Democratic lawmakers have renewed calls for Congress to pass gun reform legislation after the Uvalde attack, the deadliest school shooting since the massacre at Sandy Hook Elementary School in 2012. But Republicans have so far resisted such proposals, including enhanced background checks or a law that would raise the federal age requirement for licensed shotgun and rifle sales from 18 to 21.
“I got my first rifle for Christmas when I was 14,” Sen. Roger Marshall (R-Kan.) told HuffPost last week. “You know, I think this is just not the time to be trying to change major policies. I think this is the time to mourn with the people that have lost loved ones, to reflect and to try to figure out what’s really causing these. And I don’t think we’ve done that yet.”
Instead, many top Republicans in Texas, most visibly Sen. Ted Cruz, have homed in on proposals to fortify schools or arm teachers as remedies to the gun violence.
Republican inaction hasn’t stopped other nations from acting. Canada said it would move to freeze handgun sales and buy back assault-style weapons. Prime Minister Justin Trudeau said there was “no reason anyone in Canada should need guns in their everyday lives,” adding that proposed legislation would effectively cap the market for handguns and make it “illegal to buy, sell, transfer or import handguns anywhere in Canada.”

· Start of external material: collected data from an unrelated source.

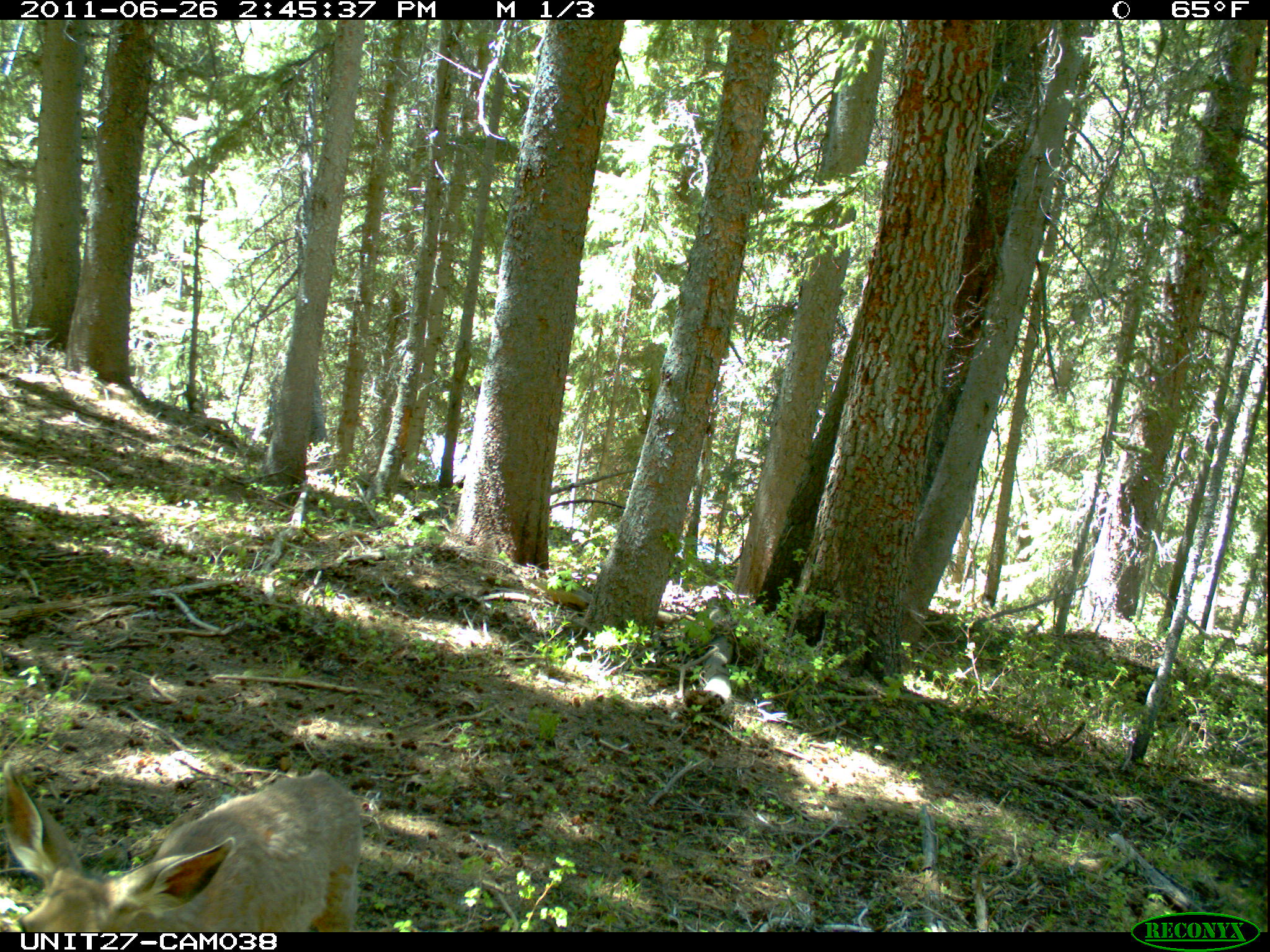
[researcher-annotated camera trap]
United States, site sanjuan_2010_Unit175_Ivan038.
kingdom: Animalia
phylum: Chordata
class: Mammalia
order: Artiodactyla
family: Cervidae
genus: Odocoileus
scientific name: Odocoileus hemionus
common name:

“We need only look south of the border to know that if we do not take action, firmly and rapidly, it gets worse and worse and more difficult to counter,” Trudeau told reporters this week, according to The New York Times.
With a week gone by since the Uvalde shooting and the victims’ funerals just beginning, the United States has already seen a slew of other mass shootings.
The Gun Violence Archive, which tracks shootings with at least four victims, has documented at least 20 since the May 24 attack.